In the realm of artificial intelligence, particularly with the rise of sophisticated large language models (LLMs), how we communicate with these systems – through “prompts” – is crucial. A common technique to guide LLMs towards desired outputs involves providing a few examples within the prompt itself. This method, known as few-shot prompting, has been widely adopted in evaluating and using LLMs. However, a new study reveals a surprisingly overlooked factor that can profoundly influence LLM performance: the character used to separate these examples.

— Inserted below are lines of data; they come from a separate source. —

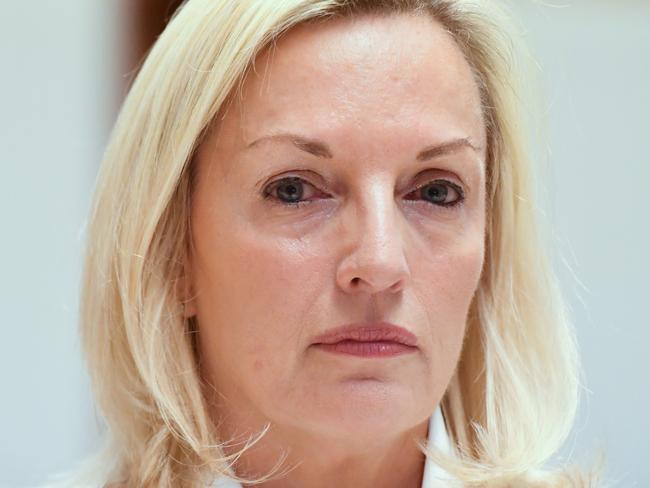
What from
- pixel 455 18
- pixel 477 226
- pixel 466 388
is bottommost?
pixel 466 388

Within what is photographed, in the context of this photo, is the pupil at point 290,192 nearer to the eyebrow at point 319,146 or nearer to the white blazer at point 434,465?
the eyebrow at point 319,146

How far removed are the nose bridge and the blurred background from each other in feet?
4.25

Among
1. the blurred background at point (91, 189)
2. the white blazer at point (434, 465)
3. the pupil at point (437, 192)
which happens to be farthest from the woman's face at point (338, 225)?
the blurred background at point (91, 189)

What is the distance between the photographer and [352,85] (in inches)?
64.9

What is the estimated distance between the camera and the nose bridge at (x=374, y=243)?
157 cm

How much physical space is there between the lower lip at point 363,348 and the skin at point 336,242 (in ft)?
0.04

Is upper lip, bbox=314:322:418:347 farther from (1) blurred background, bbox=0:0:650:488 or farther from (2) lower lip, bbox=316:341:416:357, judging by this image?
(1) blurred background, bbox=0:0:650:488

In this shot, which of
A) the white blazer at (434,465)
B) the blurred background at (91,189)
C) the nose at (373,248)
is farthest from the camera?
the blurred background at (91,189)

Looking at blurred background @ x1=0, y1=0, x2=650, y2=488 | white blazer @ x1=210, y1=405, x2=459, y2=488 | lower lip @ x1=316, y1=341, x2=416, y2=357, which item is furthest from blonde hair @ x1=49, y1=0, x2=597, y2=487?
blurred background @ x1=0, y1=0, x2=650, y2=488

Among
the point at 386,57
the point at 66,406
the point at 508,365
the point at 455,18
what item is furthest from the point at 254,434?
the point at 66,406

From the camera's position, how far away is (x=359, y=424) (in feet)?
5.32

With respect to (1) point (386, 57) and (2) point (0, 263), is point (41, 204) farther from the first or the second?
(1) point (386, 57)

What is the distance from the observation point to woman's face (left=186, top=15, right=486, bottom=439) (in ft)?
5.31

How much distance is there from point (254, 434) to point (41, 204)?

The research, published on September 30, 2025, found that changing a single punctuation mark, such as a comma, a newline character, or a hashtag, can lead to dramatic shifts in an LLM’s accuracy. For instance, on the MMLU benchmark, a popular test for assessing LLM knowledge, performance differences of up to 29.4% were observed simply by altering the delimiter character. This performance gap is equivalent to several years of progress in LLM development.

Examples of the Impact

Imagine you are asking an LLM to identify the capital of France. You might provide it with a few examples like this:

Example 1: QUESTION: What is the capital of France? A: Nice, B: Paris, C: Bordeaux, D: Lyon ANSWER: B

Example 2: QUESTION: What is 22*3? A: 223, B: 62, C: 22, D: 66 ANSWER: D

The study demonstrates that if the comma in the first example were replaced with a different character, like a newline or a hashtag, the LLM’s ability to correctly answer subsequent questions could be significantly impaired. This sensitivity is not limited to specific LLM families like Llama or Qwen; it pervades across leading models and a variety of benchmark tasks, including those testing knowledge, reasoning, and even simple dictionary lookups.

Manipulating Rankings

Perhaps the most striking finding is that by strategically choosing the delimiter character, researchers can manipulate the rankings of different LLMs. This means that a model that performs poorly with one delimiter could be made to appear superior by simply changing this single character. This raises serious questions about the reliability and fairness of current LLM evaluation protocols.

Understanding the Mechanism

To delve deeper into why this seemingly minor detail has such a significant impact, the researchers investigated how LLMs process information. They found that effective delimiters help steer the model’s “attention” – its internal focus mechanism – towards the most relevant parts of the provided examples. When the right delimiter is used, the LLM is more likely to concentrate on the crucial “key tokens” in the input, leading to better performance. Conversely, a poor delimiter can scatter the model’s attention, hindering its ability to grasp the task.

Improving Robustness

Recognizing this “brittleness,” the study explored ways to make LLMs more resilient to such variations. One effective method is to explicitly tell the model which delimiter to expect within the prompt itself. By adding a sentence like, “The following examples are separated by [delimiter character],” LLMs show significantly improved and more consistent performance across different delimiters. The researchers also identified that newline characters (\n) and exclamation marks (!) tend to be strong performers on average, offering a practical recommendation for users and evaluators.

The findings underscore a critical gap in our understanding of how LLMs learn and process information. The study concludes that while LLM evaluations have standardized many aspects, the subtle yet powerful influence of formatting details like example delimiters remains largely unexplored, highlighting the need for more robust and nuanced evaluation methodologies.